Reputation: 65530
I am trying to upload many thousands of files to Google Cloud Storage, with the following command:
gsutil -m cp *.json gs://mybucket/mydir
But I get this error:
-bash: Argument list too long
What is the best way to handle this? I can obviously write a bash script to iterate over different numbers:
gsutil -m cp 92*.json gs://mybucket/mydir
gsutil -m cp 93*.json gs://mybucket/mydir
gsutil -m cp ...*.json gs://mybucket/mydir
But the problem is that I don't know in advance what my filenames are going to be, so writing that command isn't trivial.
Is there either a way to handle this with gsutil
natively (I don't think so, from the documentation), or a way to handle this in bash where I can list say 10,000 files at a time, then pipe them to the gsutil
command?
Upvotes: 7
Views: 5101
Reputation: 12145
Eric's answer should work, but another option would be to rely on gsutil's built-in wildcarding, by quoting the wildcard expression:
gsutil -m cp "*.json" gs://mybucket/mydir
To explain more: The "Argument list too long" error is coming from the shell, which has a limited size buffer for expanded wildcards. By quoting the wildcard you prevent the shell from expanding the wildcard and instead the shell passes that literal string to gsutil. gsutil then expands the wildcard in a streaming fashion, i.e., expanding it while performing the operations, so it never needs to buffer an unbounded amount of expanded text. As a result you can use gsutil wildcards over arbitrarily large expressions.
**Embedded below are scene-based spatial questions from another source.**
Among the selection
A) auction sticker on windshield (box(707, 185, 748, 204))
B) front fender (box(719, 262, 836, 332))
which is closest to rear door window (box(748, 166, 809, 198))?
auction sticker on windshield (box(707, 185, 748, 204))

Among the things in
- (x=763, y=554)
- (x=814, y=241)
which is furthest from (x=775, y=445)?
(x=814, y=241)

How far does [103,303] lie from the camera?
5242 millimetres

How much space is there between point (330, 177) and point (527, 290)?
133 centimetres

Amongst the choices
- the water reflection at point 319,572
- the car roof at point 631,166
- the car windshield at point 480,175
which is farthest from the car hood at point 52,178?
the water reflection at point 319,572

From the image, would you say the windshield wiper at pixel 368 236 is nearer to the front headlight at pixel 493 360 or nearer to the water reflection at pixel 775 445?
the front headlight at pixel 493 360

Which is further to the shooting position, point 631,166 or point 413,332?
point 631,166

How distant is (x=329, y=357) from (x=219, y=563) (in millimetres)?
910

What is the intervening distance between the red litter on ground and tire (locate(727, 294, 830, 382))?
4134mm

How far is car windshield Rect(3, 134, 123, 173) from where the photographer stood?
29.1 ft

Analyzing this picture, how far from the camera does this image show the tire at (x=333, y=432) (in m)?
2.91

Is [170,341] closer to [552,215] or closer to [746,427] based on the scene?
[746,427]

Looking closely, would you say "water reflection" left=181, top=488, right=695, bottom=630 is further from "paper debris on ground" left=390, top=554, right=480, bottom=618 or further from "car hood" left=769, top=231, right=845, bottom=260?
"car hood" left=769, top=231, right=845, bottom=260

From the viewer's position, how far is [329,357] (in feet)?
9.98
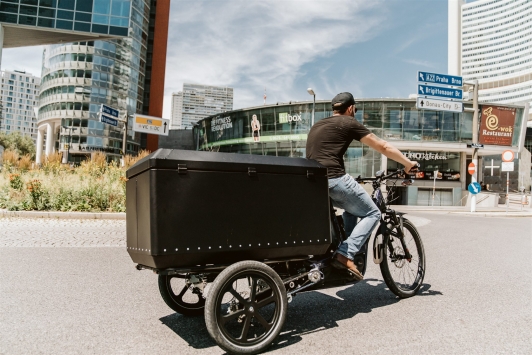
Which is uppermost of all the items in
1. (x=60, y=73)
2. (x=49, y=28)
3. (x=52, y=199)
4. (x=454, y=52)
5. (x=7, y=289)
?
(x=454, y=52)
The same is true when using gsutil wildcards over object names, so for example this would work:
gsutil -m cp "gs://my-bucket1/*" gs://my-bucket2
even if there are a billion objects at the top-level of gs://my-bucket1.
Upvotes: 25
Reputation: 74605
Here's a way you could do it, using xargs
to limit the number of files that are passed to gsutil
at once. Null bytes are used to prevent problems with spaces in or newlines in the filenames.
printf '%s\0' *.json | xargs -0 sh -c 'copy_all () {
gsutil -m cp "$@" gs://mybucket/mydir
}
copy_all "$@"'
Here we define a function which is used to put the file arguments in the right place in the gsutil
command. This whole process should happen the minimum number of times required to process all arguments, passing the maximum number of filename arguments possible each time.
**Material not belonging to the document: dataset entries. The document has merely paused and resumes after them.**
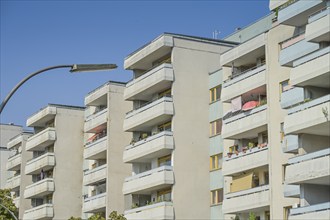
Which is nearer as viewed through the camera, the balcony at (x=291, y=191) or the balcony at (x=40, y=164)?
the balcony at (x=291, y=191)

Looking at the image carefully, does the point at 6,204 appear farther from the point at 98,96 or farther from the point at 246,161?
the point at 246,161

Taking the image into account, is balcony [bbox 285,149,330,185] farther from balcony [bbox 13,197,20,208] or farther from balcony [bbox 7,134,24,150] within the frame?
balcony [bbox 7,134,24,150]

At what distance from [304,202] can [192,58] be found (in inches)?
752

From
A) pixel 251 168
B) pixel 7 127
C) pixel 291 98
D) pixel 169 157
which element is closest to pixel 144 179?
pixel 169 157

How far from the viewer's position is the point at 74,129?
77.8 m

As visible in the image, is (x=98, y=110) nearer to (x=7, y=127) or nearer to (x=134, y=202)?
(x=134, y=202)

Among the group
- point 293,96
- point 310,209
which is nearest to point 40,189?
point 293,96

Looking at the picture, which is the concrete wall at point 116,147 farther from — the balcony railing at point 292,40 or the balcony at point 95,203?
the balcony railing at point 292,40

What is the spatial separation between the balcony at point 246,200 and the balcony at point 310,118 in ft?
20.3

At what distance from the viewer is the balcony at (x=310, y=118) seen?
1577 inches

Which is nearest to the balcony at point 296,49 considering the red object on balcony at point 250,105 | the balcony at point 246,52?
the balcony at point 246,52

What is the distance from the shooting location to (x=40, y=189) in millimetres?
77875

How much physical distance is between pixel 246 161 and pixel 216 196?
7.39 metres

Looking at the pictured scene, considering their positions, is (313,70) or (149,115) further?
(149,115)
Alternatively you can define the function separately and then export
it (this is bash-specific):
copy_all () {
gsutil -m cp "$@" gs://mybucket/mydir
}
printf '%s\0' *.json | xargs -0 bash -c 'export -f copy_all; copy_all "$@"'
Upvotes: 1
Reputation: 14500
If your filenames are safe from newlines you could use gsutil cp
's ability to read from stdin
like
find . -maxdepth 1 -type f -name '*.json' | gsutil -m cp -I gs://mybucket/mydir
or if you're not sure if your names are safe and your find
and xargs
support it you could do
find . -maxdepth 1 -type f -name '*.json' -print0 | xargs -0 -I {} gsutil -m cp {} gs://mybucket/mydir
Upvotes: 3